(Collected data entries)
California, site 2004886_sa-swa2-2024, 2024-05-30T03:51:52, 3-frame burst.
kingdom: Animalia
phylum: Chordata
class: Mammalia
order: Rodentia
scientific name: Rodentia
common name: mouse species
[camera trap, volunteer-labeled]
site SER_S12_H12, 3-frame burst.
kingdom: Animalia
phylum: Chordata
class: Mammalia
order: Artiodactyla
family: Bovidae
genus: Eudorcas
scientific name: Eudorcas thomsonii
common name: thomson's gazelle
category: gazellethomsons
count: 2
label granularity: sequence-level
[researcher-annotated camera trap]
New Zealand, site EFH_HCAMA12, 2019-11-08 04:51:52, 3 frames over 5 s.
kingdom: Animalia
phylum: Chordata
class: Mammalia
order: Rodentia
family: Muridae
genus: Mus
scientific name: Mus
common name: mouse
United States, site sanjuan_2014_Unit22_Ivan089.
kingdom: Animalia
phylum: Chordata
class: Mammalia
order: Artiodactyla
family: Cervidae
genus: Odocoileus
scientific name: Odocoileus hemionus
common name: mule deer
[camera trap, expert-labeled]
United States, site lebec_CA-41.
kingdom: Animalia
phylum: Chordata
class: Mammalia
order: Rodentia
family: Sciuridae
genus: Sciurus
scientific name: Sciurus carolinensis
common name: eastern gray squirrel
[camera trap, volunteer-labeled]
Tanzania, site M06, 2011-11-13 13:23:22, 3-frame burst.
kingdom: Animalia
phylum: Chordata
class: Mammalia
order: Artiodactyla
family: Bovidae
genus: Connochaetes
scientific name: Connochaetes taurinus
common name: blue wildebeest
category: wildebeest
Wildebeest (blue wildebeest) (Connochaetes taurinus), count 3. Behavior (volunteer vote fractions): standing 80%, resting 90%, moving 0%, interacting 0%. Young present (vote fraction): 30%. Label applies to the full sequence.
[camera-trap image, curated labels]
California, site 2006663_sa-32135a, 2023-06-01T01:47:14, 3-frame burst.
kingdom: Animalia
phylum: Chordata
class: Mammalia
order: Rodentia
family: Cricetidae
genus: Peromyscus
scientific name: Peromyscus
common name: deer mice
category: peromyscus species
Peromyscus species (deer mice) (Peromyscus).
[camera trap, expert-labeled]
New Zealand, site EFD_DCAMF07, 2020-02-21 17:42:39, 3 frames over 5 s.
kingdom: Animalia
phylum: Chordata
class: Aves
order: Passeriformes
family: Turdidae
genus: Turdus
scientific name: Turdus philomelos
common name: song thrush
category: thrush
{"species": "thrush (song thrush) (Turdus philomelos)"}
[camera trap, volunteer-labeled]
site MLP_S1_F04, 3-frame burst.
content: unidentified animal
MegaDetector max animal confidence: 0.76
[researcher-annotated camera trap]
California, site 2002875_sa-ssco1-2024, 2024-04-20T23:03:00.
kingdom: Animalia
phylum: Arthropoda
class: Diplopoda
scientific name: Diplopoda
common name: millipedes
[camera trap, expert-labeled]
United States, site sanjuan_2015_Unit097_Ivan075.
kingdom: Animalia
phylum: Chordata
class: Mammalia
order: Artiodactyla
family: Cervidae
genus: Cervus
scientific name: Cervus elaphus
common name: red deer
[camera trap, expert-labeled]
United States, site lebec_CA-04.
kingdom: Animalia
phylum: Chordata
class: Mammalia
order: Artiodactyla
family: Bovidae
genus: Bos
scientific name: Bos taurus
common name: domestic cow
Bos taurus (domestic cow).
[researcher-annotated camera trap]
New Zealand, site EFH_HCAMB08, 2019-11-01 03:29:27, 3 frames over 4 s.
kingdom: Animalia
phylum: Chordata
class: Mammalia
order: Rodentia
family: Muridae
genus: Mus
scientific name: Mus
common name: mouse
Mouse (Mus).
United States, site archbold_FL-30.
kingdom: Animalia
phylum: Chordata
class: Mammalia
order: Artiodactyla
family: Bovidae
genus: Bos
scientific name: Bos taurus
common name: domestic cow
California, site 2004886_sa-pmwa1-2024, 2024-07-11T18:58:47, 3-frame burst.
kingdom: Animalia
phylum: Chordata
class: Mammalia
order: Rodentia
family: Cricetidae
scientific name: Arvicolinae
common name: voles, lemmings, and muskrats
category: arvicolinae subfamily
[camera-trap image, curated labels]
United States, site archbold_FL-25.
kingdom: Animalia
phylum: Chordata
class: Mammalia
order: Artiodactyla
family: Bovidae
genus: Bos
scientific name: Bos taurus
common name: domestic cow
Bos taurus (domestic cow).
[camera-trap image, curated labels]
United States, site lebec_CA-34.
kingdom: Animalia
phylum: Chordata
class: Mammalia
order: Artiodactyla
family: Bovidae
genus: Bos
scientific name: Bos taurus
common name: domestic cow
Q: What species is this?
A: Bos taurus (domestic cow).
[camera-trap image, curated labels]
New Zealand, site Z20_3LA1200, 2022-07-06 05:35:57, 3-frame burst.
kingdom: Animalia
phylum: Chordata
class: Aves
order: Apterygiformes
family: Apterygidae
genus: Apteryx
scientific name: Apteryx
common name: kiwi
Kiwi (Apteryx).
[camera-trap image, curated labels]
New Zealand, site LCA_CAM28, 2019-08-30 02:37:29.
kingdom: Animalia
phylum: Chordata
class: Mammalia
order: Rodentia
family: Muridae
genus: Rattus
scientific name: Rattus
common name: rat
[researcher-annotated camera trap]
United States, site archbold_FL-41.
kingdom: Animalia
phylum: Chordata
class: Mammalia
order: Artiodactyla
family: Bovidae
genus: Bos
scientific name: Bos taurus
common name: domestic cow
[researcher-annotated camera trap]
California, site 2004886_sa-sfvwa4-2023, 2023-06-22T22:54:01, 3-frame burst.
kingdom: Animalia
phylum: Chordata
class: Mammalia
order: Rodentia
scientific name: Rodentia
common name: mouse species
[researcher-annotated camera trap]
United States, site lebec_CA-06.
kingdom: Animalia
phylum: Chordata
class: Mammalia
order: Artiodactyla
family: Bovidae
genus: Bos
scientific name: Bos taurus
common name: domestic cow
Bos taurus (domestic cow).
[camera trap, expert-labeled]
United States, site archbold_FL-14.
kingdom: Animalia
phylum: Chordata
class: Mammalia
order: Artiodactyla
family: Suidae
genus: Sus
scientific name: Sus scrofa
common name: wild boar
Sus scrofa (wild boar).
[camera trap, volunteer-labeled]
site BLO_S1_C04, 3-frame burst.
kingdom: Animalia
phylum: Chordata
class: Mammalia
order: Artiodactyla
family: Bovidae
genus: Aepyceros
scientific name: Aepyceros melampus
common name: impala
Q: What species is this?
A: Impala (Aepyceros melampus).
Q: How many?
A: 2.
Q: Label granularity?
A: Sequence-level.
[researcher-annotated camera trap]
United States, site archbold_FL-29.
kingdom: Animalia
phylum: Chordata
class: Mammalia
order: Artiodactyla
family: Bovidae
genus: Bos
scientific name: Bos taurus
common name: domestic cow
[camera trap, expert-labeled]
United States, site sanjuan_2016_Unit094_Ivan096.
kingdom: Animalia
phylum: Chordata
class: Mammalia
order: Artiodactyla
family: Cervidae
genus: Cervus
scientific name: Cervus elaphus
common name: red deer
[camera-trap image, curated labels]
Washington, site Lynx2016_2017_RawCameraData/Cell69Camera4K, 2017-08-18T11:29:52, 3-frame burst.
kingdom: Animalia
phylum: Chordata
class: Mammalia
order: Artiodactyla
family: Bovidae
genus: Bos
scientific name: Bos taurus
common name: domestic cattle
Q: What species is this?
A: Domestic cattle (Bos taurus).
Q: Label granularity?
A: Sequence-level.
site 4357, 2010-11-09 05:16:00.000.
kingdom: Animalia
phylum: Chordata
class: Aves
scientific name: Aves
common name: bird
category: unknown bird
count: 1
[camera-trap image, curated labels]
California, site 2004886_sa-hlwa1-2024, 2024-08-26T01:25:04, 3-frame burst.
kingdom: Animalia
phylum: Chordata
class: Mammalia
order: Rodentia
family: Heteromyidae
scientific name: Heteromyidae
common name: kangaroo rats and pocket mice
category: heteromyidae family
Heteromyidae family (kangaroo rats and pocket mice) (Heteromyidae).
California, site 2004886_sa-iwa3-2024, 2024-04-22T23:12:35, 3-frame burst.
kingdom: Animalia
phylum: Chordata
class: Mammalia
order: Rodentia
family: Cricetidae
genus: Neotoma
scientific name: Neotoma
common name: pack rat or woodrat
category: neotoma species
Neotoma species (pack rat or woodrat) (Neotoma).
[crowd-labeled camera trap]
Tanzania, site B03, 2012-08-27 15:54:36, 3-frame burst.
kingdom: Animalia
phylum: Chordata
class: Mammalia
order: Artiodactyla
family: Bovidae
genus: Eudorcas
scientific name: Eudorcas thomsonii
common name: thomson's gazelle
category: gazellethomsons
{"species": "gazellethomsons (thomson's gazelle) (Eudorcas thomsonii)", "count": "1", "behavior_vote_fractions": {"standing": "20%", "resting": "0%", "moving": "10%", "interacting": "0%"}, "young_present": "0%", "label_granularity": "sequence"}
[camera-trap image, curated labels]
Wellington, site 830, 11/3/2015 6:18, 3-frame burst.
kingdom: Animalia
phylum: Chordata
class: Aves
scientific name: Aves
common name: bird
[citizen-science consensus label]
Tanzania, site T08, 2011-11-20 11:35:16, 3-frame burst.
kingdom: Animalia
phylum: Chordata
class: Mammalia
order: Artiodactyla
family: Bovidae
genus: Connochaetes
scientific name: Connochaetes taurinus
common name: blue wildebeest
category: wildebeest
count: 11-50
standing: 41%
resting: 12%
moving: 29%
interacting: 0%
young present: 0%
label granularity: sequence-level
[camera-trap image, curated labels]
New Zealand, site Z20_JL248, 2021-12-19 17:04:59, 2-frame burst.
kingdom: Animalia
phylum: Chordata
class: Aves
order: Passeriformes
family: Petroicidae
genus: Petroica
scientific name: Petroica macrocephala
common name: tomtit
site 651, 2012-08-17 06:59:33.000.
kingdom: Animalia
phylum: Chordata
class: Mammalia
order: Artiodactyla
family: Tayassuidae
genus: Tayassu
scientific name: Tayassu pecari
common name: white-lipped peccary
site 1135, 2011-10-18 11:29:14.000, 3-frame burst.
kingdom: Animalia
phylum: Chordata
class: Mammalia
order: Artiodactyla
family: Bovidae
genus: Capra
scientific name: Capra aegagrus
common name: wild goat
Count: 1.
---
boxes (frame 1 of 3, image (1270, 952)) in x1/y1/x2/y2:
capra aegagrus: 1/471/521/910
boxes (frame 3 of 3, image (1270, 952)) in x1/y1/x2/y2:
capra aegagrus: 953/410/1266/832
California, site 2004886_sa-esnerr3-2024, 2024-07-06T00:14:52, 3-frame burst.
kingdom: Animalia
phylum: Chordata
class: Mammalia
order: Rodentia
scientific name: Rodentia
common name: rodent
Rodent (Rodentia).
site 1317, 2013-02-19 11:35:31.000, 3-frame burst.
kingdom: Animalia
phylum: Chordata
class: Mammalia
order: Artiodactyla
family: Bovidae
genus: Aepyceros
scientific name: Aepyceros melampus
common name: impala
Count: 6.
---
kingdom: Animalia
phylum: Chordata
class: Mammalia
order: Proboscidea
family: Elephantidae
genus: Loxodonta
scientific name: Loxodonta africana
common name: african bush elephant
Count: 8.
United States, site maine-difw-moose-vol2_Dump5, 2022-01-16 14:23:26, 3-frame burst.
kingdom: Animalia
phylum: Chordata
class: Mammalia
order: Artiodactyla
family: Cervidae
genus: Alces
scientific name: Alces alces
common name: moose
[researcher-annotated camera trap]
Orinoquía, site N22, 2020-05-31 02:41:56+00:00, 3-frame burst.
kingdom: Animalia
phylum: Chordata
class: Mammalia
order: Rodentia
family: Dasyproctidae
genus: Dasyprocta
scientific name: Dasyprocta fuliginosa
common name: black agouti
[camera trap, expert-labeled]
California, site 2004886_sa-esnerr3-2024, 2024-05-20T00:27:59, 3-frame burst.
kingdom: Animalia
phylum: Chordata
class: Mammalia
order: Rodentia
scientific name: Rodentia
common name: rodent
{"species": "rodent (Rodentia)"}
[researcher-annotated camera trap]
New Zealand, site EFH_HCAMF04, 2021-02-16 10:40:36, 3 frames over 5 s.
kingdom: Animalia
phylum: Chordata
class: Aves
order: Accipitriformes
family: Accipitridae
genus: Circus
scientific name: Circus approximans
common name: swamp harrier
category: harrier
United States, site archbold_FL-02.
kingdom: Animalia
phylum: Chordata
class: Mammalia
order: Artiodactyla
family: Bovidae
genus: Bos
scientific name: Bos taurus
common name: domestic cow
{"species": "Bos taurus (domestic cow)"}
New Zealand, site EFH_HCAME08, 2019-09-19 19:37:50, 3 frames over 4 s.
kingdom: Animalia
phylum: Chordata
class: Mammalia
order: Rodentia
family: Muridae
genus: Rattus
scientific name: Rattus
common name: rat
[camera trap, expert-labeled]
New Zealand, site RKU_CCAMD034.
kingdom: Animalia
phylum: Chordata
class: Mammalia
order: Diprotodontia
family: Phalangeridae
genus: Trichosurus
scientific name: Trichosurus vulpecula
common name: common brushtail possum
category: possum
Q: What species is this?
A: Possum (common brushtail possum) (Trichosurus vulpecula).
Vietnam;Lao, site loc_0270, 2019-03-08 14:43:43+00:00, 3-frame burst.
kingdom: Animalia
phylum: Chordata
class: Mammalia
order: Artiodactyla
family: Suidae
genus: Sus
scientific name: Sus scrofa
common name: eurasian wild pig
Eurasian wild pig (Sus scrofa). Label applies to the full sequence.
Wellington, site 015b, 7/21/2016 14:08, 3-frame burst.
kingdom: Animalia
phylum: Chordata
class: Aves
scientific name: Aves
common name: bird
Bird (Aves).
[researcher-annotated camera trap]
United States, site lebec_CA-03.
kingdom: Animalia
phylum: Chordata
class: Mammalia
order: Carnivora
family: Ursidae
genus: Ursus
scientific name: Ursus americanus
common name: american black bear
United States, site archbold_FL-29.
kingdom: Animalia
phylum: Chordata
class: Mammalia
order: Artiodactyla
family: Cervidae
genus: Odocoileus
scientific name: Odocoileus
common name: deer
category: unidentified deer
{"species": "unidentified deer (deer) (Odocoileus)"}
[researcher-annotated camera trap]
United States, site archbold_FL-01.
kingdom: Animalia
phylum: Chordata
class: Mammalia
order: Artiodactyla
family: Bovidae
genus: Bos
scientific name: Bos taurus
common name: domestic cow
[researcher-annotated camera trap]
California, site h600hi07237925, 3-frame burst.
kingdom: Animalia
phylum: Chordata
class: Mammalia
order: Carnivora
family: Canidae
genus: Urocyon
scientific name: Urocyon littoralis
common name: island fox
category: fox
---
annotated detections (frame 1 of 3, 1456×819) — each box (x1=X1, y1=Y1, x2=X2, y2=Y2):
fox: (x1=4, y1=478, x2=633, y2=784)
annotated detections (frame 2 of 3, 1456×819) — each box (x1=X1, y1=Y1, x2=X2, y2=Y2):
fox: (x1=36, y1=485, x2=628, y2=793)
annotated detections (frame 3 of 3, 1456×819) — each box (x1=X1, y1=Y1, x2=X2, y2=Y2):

■ **Aim of the task**
From the data, work out how many lines include the word "moose"; the reply is that number and nothing else.

■ **Task solution**
2